“Rip Currents Don’t Pull You Under, They Pull You Out!” Rip Currents Are A Serious Public Health Risk. Are You Aware of The Dangers?

Memorial Day marks the official start of summer all over the United States and as the weather gets hotter in most places, the beaches invite crowds of sun- worshippers and aquaphiles. However, just as sun worshippers are cautioned to use sunscreen to protect against the harmful ultraviolent rays from the sun, the United States Lifesaving Association (USLA) and the National Oceanic and Atmospheric Administration (NOAA), issue strong warnings to beachgoers about the dangers of rip currents in the water.

National Geographic defines a rip current as a “strong flow of water running from a beach, back to the open ocean, sea, or lake.” NOAA explains that rip currents move perpendicular to the shore and are very fast, reaching speeds of up to 1 to 2 feet per second on average, thus a person caught in a rip current can be swept away from the shore very quickly. According to USLA, “Rip currents do not pull people under the water- they pull people away from the shore. Drowning deaths occur when people are unable to keep themselves afloat and swim to shore.”

USLA warns that rip currents can be deadly, as they are powerful channeled currents of water. Some clues to look for to indicate the presence of rip currents are:

  • A channel of churning, choppy water.
  • An area having a notable difference in the color of the water.
  • A line of foam, seaweed, or debris moving steadily seaward.
  • A break in the incoming wave pattern.

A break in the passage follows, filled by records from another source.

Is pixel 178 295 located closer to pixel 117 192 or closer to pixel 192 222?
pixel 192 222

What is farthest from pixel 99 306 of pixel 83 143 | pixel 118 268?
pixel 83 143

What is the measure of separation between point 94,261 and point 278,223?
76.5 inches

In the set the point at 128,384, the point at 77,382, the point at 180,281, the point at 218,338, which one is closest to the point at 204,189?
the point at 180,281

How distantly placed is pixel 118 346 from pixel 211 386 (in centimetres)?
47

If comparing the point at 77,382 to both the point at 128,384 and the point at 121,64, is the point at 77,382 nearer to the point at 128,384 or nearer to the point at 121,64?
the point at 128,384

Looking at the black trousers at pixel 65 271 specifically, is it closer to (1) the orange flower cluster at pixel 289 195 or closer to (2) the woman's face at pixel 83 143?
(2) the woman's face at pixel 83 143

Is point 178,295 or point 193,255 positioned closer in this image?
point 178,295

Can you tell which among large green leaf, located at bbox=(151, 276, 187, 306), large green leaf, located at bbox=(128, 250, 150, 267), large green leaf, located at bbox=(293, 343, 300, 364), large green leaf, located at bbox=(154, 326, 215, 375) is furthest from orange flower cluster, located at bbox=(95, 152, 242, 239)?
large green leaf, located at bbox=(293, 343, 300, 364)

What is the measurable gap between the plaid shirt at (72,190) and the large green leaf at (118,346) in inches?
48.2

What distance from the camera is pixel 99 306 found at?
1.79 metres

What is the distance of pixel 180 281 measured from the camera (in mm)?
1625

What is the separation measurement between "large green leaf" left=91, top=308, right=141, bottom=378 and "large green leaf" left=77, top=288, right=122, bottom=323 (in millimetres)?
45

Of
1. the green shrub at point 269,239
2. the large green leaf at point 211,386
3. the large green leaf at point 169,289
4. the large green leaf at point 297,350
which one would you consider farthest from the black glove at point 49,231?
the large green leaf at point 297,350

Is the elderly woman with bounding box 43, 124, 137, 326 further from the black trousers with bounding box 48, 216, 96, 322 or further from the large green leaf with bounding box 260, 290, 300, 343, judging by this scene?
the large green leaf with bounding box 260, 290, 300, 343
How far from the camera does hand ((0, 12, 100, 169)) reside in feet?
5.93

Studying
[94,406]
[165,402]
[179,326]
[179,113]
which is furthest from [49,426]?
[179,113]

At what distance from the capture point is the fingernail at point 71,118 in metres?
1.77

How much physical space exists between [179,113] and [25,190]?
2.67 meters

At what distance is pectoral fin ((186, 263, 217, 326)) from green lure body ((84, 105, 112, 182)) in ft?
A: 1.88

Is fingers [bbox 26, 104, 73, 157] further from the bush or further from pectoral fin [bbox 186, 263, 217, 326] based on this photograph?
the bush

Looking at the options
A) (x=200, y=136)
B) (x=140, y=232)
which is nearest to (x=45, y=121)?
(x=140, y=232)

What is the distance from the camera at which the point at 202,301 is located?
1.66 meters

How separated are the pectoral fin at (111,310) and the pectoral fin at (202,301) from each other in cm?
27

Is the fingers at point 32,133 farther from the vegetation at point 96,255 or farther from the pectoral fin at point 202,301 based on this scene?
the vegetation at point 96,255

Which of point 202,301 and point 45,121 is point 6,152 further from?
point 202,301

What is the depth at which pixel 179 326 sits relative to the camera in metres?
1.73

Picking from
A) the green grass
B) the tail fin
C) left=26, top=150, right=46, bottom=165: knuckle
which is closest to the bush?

USLA suggests the following tips to avoid and survive rip currents:

  • Learn to swim and never swim alone.
  • Whenever possible, swim at a lifeguard protected beach.
  • If caught in a rip current, remain calm to conserve energy and think clearly.
  • Don’t fight the current. Swim out of the current in the direction following the shoreline. When out of the current, swim towards the shore.